Eventually, after tinkering around with different methods in the API, I tried this:
PDDocument.load(file).getPage(0).getContents().toString();
This did not throw an exception, but it did output this:
WARN [COSParser:1154] The end of the stream doesn't point to the correct offset, using workaround to read the stream, stream start position: 171, length: 1145844, expected end position: 1146015
Personally, I wanted an exception to be thrown if the file was corrupted so I could handle it myself, but it appeared that the API I was implementing already handled them in their own way.

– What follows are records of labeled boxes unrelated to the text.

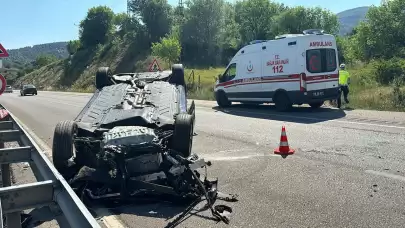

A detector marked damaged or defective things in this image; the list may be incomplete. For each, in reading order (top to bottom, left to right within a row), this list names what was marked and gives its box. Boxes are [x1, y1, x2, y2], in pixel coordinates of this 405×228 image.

crumpled car body [50, 63, 235, 224]
overturned car [51, 63, 235, 224]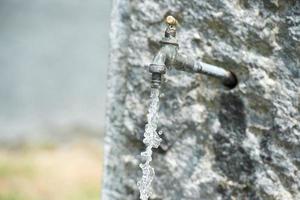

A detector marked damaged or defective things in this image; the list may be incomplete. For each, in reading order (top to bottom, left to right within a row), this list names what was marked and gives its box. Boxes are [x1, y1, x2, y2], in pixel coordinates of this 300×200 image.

corroded pipe [149, 16, 238, 89]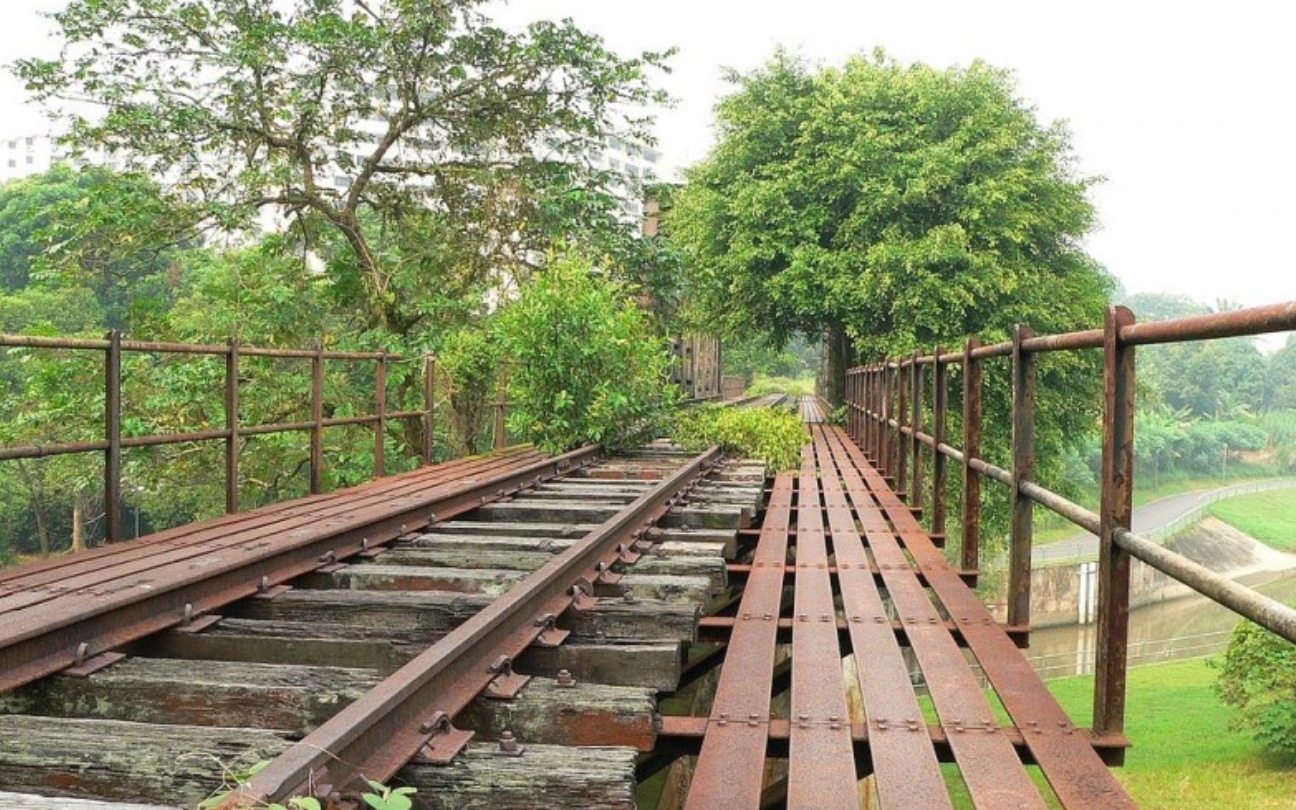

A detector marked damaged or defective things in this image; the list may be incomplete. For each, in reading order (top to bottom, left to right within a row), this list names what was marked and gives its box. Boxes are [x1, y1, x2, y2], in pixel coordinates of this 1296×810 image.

rusty metal railing [0, 329, 440, 544]
rusted metal surface [0, 445, 596, 689]
rusty steel rail [0, 443, 596, 694]
rusty steel rail [226, 445, 725, 803]
rusted metal surface [228, 445, 725, 803]
rusted steel walkway plank [684, 471, 793, 803]
rusted metal surface [684, 466, 793, 808]
rusted steel walkway plank [782, 445, 855, 803]
rusted metal surface [782, 445, 855, 803]
rusted steel walkway plank [813, 430, 959, 808]
rusted steel walkway plank [819, 427, 1135, 803]
rusted metal surface [1005, 322, 1036, 632]
rusty metal railing [844, 300, 1290, 741]
rusty steel rail [844, 300, 1296, 741]
rusted metal surface [1093, 304, 1135, 741]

To get around this, I decided to try parsing the files using the class that gave the warm statement (COSParser). I found that there was a subclass, called PDFParser, which inherited a method called "setLenient", which was the key (https://pdfbox.apache.org/docs/2.0.4/javadocs/org/apache/pdfbox/pdfparser/COSParser.html).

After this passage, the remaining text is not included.